[ÜBUNGSTEXT]:
┌──

Und weil das Gericht neben dem konkreten Fall auch die Ermittlung der Mietobergrenzen des Kreises insgesamt ins Visier nahm, ist die zuletzt 2017 angepasste Tabelle zu den "angemessenen Kosten der Unterkunft (KdU)" ins Wanken geraten - wieder einmal.
Seit fast acht Jahren schwelt der Konflikt um die maximale Höhe der Mietkosten, die das Jobcenter für Hartz-IV-EmpfängerInnen und andere Hilfsbedürftige übernehmen muss. Ende 2011 hatte der Kreis diese Obergrenze nach einem umstrittenen Gutachten deutlich abgesenkt, obwohl die Mieten in der beginnenden Wohnungsnot bereits erheblich gestiegen waren. Anfang 2012 schrieb das Segeberger Jobcenter dann auf Grundlage der gesenkten Werte Hunderte LeistungsempfängerInnen in Norderstedt an und forderte sie zum Umzug auf, bzw. dazu, ihre "Mietkosten zu senken". Erst nach monatelangen Auseinandersetzungen, in denen sich LINKEN-Politiker Heinz-Michael Kittler immer wieder lautstark für realistische Mietobergrenzen in die Bresche warf, zog der Kreissozialausschuss seine Zahlen schließlich zurück und ließ sie neu berechnen - zwei Mal um genau zu sein, beide Male wurde kräftig nach oben verbessert.
Und dennoch: Auch für 530 Euro Kaltmiete, aktueller Tabellenwert für Ein-Personen-Haushalte in Norderstedt, bekommt man kaum eine Wohnung. So jedenfalls die Erfahrung von Joachim Tzyschakoff, der sich jetzt indirekt auch das Landessozialgericht anschloss, indem es die aktuell gültigen Mietobergrenzen als nicht rechtmäßig bestimmt eingestuft hat. Deshalb, so Tzyschakoff in einem von ihm und einigen Mitstreitern betriebenen Blog, "wurde das Jobcenter Kreis Segeberg verpflichtet, die Mietobergrenzen auf Basis der Tabelle in §12 Wohngeldgesetz zuzüglich eines Sicherheitszuschlages in Höhe von 10% festzulegen" - im gesamten Kreis Segeberg. Was das für die Betroffenen bedeutet, hat der 63jährige Norderstedter auch gleich ausgerechnet, dazu Vordrucke für Widersprüche, Überprüfungsanträge und Anträge auf Beratungsscheine ins Netz gestellt.

└──

[EINTRÄGE]:
┌──

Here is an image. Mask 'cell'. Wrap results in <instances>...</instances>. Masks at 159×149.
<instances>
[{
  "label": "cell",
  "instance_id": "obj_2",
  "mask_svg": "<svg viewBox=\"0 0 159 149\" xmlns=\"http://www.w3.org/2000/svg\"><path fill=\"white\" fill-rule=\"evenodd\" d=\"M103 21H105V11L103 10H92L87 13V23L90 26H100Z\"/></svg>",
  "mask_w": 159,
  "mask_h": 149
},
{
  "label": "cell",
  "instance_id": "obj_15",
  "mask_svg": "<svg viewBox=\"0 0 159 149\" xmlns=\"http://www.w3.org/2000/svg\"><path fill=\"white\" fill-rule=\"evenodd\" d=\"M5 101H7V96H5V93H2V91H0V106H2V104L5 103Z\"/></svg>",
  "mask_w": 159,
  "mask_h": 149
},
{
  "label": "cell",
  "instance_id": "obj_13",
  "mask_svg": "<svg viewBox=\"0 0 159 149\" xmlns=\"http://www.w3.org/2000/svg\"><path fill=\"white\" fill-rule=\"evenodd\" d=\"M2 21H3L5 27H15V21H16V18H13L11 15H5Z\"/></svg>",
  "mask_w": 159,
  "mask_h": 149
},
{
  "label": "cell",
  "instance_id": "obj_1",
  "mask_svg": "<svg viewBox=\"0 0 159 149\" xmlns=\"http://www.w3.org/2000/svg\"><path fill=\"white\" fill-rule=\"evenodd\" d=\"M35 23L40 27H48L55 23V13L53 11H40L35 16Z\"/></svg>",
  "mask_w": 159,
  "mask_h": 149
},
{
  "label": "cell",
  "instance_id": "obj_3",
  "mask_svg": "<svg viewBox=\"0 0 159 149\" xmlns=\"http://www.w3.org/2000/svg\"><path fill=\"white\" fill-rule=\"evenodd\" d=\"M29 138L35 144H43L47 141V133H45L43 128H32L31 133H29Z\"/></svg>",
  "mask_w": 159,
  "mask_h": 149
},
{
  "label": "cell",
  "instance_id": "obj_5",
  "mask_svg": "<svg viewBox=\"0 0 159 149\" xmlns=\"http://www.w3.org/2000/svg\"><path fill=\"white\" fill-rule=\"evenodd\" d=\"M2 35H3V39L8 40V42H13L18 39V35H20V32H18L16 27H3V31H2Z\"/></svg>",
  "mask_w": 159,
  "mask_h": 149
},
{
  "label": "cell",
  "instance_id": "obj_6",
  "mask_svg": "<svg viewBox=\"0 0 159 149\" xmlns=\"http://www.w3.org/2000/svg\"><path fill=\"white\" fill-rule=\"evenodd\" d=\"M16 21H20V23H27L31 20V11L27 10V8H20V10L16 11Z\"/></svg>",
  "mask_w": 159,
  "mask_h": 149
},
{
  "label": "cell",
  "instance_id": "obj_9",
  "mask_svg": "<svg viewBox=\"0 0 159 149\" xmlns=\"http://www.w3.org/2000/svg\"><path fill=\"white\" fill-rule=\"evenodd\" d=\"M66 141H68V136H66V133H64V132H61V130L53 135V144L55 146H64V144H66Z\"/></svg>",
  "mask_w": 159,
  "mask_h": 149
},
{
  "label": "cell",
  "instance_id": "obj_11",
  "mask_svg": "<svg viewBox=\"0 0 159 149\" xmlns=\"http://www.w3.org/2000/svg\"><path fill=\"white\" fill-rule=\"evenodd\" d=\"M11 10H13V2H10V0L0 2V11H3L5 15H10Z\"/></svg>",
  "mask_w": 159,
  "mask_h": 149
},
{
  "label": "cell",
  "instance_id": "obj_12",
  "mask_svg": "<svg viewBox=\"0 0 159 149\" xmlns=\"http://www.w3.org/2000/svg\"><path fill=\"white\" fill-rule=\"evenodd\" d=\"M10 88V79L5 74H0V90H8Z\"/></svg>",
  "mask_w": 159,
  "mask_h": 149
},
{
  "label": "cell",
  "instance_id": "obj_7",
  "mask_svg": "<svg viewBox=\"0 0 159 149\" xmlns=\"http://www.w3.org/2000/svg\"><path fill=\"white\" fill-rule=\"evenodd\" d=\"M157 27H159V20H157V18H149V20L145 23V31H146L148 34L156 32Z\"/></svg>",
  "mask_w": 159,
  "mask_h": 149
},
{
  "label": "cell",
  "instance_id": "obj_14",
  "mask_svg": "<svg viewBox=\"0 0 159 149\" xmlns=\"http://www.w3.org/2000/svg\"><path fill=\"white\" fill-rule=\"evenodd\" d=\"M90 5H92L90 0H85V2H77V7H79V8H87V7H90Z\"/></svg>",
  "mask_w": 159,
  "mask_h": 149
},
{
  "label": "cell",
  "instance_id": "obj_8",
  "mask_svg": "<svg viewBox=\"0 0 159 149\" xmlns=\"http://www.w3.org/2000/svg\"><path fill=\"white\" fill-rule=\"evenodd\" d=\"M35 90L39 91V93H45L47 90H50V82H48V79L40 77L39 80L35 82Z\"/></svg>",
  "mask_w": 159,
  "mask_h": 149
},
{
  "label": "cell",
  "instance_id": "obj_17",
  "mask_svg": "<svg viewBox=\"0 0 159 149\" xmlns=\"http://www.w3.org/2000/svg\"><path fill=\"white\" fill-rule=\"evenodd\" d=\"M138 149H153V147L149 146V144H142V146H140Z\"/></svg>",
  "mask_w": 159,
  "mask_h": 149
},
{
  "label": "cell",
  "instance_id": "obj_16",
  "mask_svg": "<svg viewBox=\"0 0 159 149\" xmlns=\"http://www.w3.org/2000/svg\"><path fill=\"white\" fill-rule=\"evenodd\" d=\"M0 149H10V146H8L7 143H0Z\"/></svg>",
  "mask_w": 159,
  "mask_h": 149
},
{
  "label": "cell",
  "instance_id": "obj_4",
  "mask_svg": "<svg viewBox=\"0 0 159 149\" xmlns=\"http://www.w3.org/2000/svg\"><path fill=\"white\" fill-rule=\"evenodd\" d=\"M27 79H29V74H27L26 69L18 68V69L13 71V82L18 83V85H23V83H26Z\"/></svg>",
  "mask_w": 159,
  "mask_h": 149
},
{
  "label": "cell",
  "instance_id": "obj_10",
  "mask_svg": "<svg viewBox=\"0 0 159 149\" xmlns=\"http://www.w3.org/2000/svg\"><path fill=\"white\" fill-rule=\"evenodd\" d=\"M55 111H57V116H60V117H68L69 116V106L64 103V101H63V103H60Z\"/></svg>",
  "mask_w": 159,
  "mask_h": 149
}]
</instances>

└──

[ARBEITSAUFTRÄGE]:
1. Geben Sie aus dem Text zu den Mietobergrenzen den Abschnitt wörtlich wieder, der mit den Worten „Seit fast acht“ beginnt und mit „nach oben verbessert.“ endet.
2. Beantworten Sie anhand des Textes zu den Mietobergrenzen die folgenden Fragen:
(a) Wann hatte der Kreis die Obergrenze nach einem umstrittenen Gutachten deutlich abgesenkt?
(b) Welcher Kaltmietwert gilt laut Tabelle aktuell für Ein-Personen-Haushalte in Norderstedt?
(c) Wie hoch ist der Sicherheitszuschlag, der zur Tabelle in §12 Wohngeldgesetz hinzukommen soll?

[LÖSUNGEN]:
1.
Seit fast acht Jahren schwelt der Konflikt um die maximale Höhe der Mietkosten, die das Jobcenter für Hartz-IV-EmpfängerInnen und andere Hilfsbedürftige übernehmen muss. Ende 2011 hatte der Kreis diese Obergrenze nach einem umstrittenen Gutachten deutlich abgesenkt, obwohl die Mieten in der beginnenden Wohnungsnot bereits erheblich gestiegen waren. Anfang 2012 schrieb das Segeberger Jobcenter dann auf Grundlage der gesenkten Werte Hunderte LeistungsempfängerInnen in Norderstedt an und forderte sie zum Umzug auf, bzw. dazu, ihre "Mietkosten zu senken". Erst nach monatelangen Auseinandersetzungen, in denen sich LINKEN-Politiker Heinz-Michael Kittler immer wieder lautstark für realistische Mietobergrenzen in die Bresche warf, zog der Kreissozialausschuss seine Zahlen schließlich zurück und ließ sie neu berechnen - zwei Mal um genau zu sein, beide Male wurde kräftig nach oben verbessert.

2.
(a) Ende 2011
(b) 530 Euro
(c) 10%